Pendant ce temps, à des centaines de kilomètres au sud de Bering, le doux hiver a contribué à des températures de surface de la mer supérieures à la moyenne dans le golfe de l'Alaska. Les scientifiques disent que le golfe va certainement se réchauffer davantage au cours de l'été prochain. Pour beaucoup, y compris Rob Campbell, un océanographe en biologie du Centre des sciences de Prince William Sound, cela rappelle des souvenirs désagréables du Blob, une énorme étendue d’eau chaude qui s’est formée dans le golfe de l’Alaska en 2013. Cela a duré plus de deux ans et normes dans notre région.

«Aujourd'hui, nous ne voyons pas autant de chaleur dans le golfe qu'à partir de 2013», a déclaré Campbell. «Mais en général, le nord du golfe est à 1, 5 degrés Celsius au-dessus de la moyenne. C'est une grosse anomalie à l'approche de l'été.

Campbell trouve les conditions inquiétantes. «Une telle chaleur continue a des effets en cascade», dit-il. "Et nous ne comprendrons peut-être pas les conséquences pour des espèces comme le saumon dans les années à venir."
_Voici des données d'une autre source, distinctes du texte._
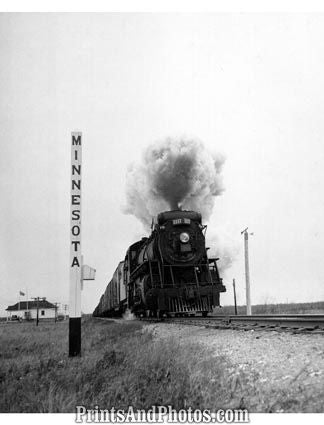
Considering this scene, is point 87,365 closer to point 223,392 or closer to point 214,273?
point 223,392

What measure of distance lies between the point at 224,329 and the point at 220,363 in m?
4.70

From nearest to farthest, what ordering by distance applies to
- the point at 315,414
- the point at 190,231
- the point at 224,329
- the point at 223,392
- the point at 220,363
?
1. the point at 315,414
2. the point at 223,392
3. the point at 220,363
4. the point at 224,329
5. the point at 190,231

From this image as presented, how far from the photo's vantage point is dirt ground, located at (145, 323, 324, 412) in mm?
3604

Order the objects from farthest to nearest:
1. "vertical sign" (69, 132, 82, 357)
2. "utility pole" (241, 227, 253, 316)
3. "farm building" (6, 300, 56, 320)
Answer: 1. "farm building" (6, 300, 56, 320)
2. "utility pole" (241, 227, 253, 316)
3. "vertical sign" (69, 132, 82, 357)

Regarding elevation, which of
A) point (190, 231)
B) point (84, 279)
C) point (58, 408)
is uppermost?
point (190, 231)

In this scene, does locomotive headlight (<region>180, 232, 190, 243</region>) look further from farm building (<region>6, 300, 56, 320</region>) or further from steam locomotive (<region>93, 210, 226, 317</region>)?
farm building (<region>6, 300, 56, 320</region>)

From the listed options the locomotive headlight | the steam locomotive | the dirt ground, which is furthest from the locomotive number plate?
the dirt ground

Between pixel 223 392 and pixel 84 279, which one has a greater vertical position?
pixel 84 279

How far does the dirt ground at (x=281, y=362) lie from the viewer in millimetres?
3604

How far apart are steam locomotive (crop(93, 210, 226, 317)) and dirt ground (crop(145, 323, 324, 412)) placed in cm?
690

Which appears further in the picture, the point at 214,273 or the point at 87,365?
the point at 214,273

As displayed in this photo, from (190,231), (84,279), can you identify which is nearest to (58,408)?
(84,279)

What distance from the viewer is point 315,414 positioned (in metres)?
3.19

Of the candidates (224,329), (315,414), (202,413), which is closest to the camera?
(315,414)
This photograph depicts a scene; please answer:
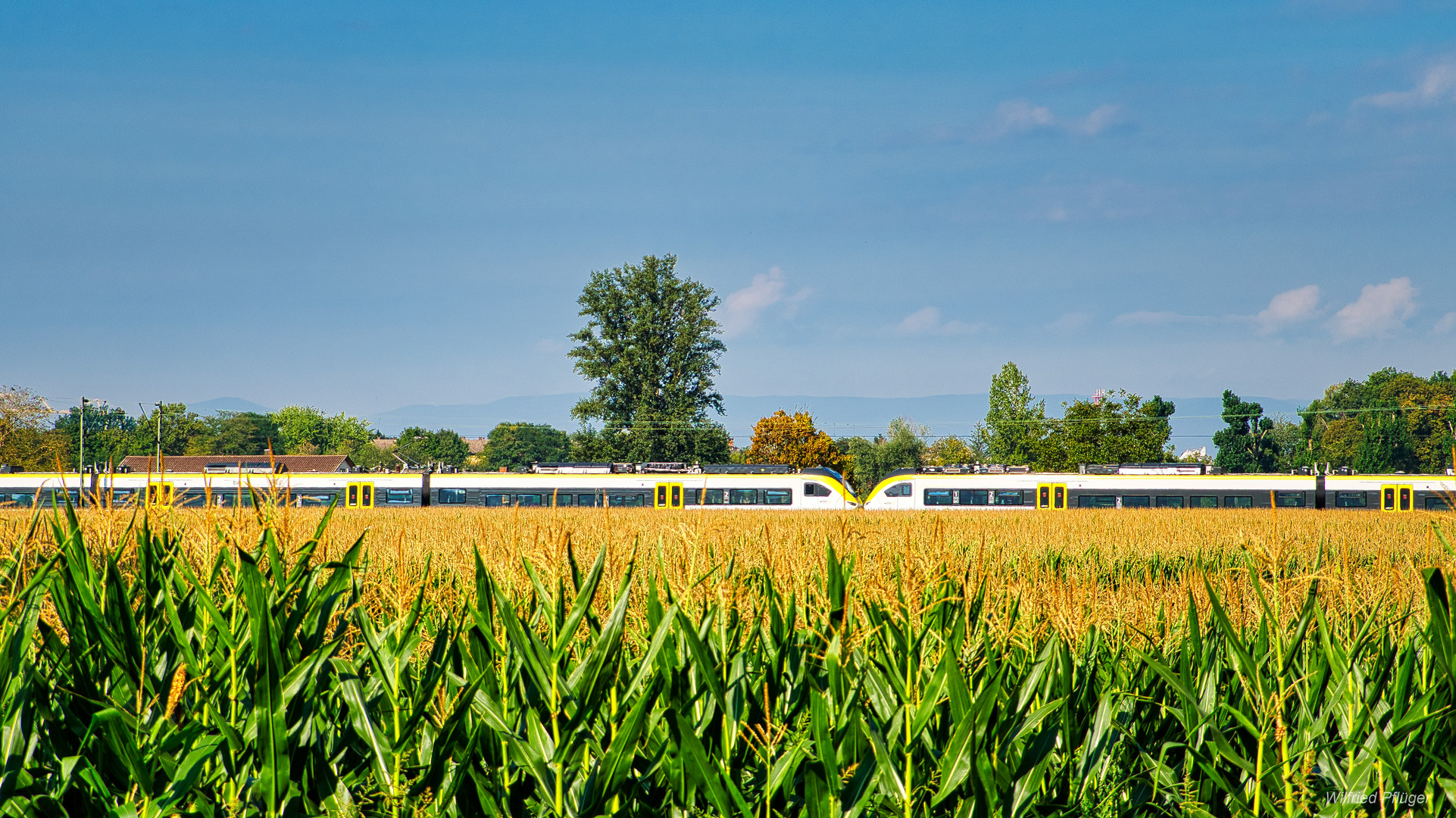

Alors que le printemps arrive en été, les températures se sont quelque peu modérées, mais une chaleur supérieure à la moyenne domine toujours dans la majeure partie de l'Alaska. Cela est particulièrement vrai dans l'Arctique, où les températures au mois de mai ont été supérieures à la normale presque tous les jours, parfois jusqu'à 10 degrés Celsius. En conséquence, la glace de mer et les sacs à neige sont à des niveaux record. Pour les scientifiques, les anciens du village et d’autres, c’est le dernier indice des changements transformationnels qui s’accélèrent dans le nord.